Exercise data ::
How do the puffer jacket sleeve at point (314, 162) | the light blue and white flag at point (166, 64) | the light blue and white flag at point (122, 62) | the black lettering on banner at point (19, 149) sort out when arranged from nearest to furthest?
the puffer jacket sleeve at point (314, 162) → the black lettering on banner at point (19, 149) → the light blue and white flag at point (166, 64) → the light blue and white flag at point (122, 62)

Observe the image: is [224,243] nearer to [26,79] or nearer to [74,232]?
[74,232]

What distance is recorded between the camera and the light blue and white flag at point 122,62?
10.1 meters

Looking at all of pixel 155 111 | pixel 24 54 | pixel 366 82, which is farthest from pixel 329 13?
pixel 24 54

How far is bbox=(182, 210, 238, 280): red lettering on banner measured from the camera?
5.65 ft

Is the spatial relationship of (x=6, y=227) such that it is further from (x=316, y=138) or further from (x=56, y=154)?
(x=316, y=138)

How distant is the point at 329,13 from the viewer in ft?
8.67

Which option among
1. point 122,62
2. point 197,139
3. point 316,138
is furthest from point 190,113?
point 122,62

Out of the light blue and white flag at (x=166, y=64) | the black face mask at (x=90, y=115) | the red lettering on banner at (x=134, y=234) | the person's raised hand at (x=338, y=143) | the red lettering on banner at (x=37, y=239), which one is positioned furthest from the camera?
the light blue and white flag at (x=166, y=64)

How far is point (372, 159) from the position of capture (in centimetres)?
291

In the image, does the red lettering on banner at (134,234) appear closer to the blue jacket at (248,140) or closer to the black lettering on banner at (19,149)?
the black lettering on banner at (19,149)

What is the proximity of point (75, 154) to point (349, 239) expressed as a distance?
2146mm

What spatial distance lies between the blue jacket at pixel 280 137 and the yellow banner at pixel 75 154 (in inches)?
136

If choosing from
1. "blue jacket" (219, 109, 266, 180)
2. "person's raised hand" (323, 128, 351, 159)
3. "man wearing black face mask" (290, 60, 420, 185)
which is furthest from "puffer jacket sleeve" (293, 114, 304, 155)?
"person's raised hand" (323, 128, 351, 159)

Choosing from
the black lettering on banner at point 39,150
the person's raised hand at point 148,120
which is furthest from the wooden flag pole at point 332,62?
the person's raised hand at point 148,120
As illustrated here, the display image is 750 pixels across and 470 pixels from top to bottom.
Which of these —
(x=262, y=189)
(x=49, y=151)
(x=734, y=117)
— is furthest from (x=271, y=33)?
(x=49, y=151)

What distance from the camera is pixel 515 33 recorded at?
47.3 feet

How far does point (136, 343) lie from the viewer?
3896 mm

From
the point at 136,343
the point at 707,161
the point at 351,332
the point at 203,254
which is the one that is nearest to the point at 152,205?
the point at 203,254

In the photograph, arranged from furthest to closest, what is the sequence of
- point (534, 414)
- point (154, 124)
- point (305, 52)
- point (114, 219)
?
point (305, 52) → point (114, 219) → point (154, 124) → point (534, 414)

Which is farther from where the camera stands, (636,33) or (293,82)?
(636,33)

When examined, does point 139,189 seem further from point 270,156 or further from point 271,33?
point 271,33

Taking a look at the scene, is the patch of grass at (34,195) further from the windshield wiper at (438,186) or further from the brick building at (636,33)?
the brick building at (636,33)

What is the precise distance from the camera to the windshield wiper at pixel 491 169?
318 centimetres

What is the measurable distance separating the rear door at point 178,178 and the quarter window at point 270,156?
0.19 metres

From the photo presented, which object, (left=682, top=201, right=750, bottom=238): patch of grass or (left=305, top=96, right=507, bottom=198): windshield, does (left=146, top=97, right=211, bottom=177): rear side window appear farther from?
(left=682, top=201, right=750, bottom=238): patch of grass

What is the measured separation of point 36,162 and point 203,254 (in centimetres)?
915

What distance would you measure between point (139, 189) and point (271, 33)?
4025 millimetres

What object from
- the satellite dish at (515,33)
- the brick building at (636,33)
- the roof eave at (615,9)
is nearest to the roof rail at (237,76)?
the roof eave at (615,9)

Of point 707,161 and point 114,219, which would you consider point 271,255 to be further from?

Request :: Extract every record and return it verbatim.

Task result ::
How do the puffer jacket sleeve at point (314, 162) | the light blue and white flag at point (166, 64) | the light blue and white flag at point (122, 62) | the black lettering on banner at point (19, 149) sort out when arranged from nearest to furthest?
the puffer jacket sleeve at point (314, 162) → the black lettering on banner at point (19, 149) → the light blue and white flag at point (166, 64) → the light blue and white flag at point (122, 62)

Observe the image: is [224,243] nearer to [26,79] or nearer to [74,232]?
[74,232]

What distance is recorded between the camera and the light blue and white flag at point 122,62?
10.1 meters

Looking at all of pixel 155 111 | pixel 24 54 | pixel 366 82, which is farthest from pixel 329 13?
pixel 24 54

How far is bbox=(182, 210, 238, 280): red lettering on banner measured from the camera?
5.65 ft

Is the spatial relationship of (x=6, y=227) such that it is further from (x=316, y=138) or further from (x=56, y=154)?
(x=316, y=138)

How distant is the point at 329,13 from the viewer in ft?
8.67

Which option among
1. point 122,62
2. point 197,139
3. point 316,138
is furthest from point 190,113?
point 122,62

Out of the light blue and white flag at (x=166, y=64) | the black face mask at (x=90, y=115) | the red lettering on banner at (x=134, y=234) | the person's raised hand at (x=338, y=143) | the red lettering on banner at (x=37, y=239), which one is positioned furthest from the camera?
the light blue and white flag at (x=166, y=64)

How far is point (372, 159) from the position of capture (in centimetres)?
291

In the image, does the red lettering on banner at (134,234) appear closer to the blue jacket at (248,140) or closer to the black lettering on banner at (19,149)?
the black lettering on banner at (19,149)

What is the proximity of point (75, 154) to point (349, 239) expressed as a distance?
2146mm

What spatial distance lies between the blue jacket at pixel 280 137 and the yellow banner at pixel 75 154 (in inches)?
136

If choosing from
1. "blue jacket" (219, 109, 266, 180)
2. "person's raised hand" (323, 128, 351, 159)
3. "man wearing black face mask" (290, 60, 420, 185)
which is furthest from "puffer jacket sleeve" (293, 114, 304, 155)?
"person's raised hand" (323, 128, 351, 159)

Choosing from
the black lettering on banner at point 39,150
the person's raised hand at point 148,120
which is furthest from the wooden flag pole at point 332,62?
the person's raised hand at point 148,120
As illustrated here, the display image is 750 pixels across and 470 pixels from top to bottom.
Which of these —
(x=262, y=189)
(x=49, y=151)
(x=734, y=117)
— is furthest from (x=271, y=33)?
(x=49, y=151)

What distance from the camera is pixel 515 33 recorded at?
47.3 feet

How far does point (136, 343) lie from the viewer?
3896 mm

From
the point at 136,343
the point at 707,161
the point at 351,332
the point at 203,254
which is the one that is nearest to the point at 152,205?
the point at 203,254

In the photograph, arranged from furthest to closest, what is the sequence of
- point (534, 414)
- point (154, 124)
- point (305, 52)
- point (114, 219)
?
point (305, 52) → point (114, 219) → point (154, 124) → point (534, 414)

Which is farther from where the camera stands, (636,33) or (293,82)?
(636,33)

When examined, does point 139,189 seem further from point 270,156 or further from point 271,33?
point 271,33

Taking a look at the scene, is the patch of grass at (34,195) further from the windshield wiper at (438,186) or further from the brick building at (636,33)?
the brick building at (636,33)

What is the precise distance from the camera to the windshield wiper at pixel 491 169?
318 centimetres

What is the measurable distance separating the rear door at point 178,178 and the quarter window at point 270,156?
0.19 metres

From the photo presented, which object, (left=682, top=201, right=750, bottom=238): patch of grass or (left=305, top=96, right=507, bottom=198): windshield, does (left=146, top=97, right=211, bottom=177): rear side window appear farther from?
(left=682, top=201, right=750, bottom=238): patch of grass

What is the measured separation of point 36,162 and point 203,254 (in centimetres)?
915

What distance would you measure between point (139, 189) and point (271, 33)?
4025 millimetres

What object from
- the satellite dish at (515,33)
- the brick building at (636,33)
- the roof eave at (615,9)
is nearest to the roof rail at (237,76)?
the roof eave at (615,9)

Of point 707,161 and point 114,219, which would you consider point 271,255 to be further from?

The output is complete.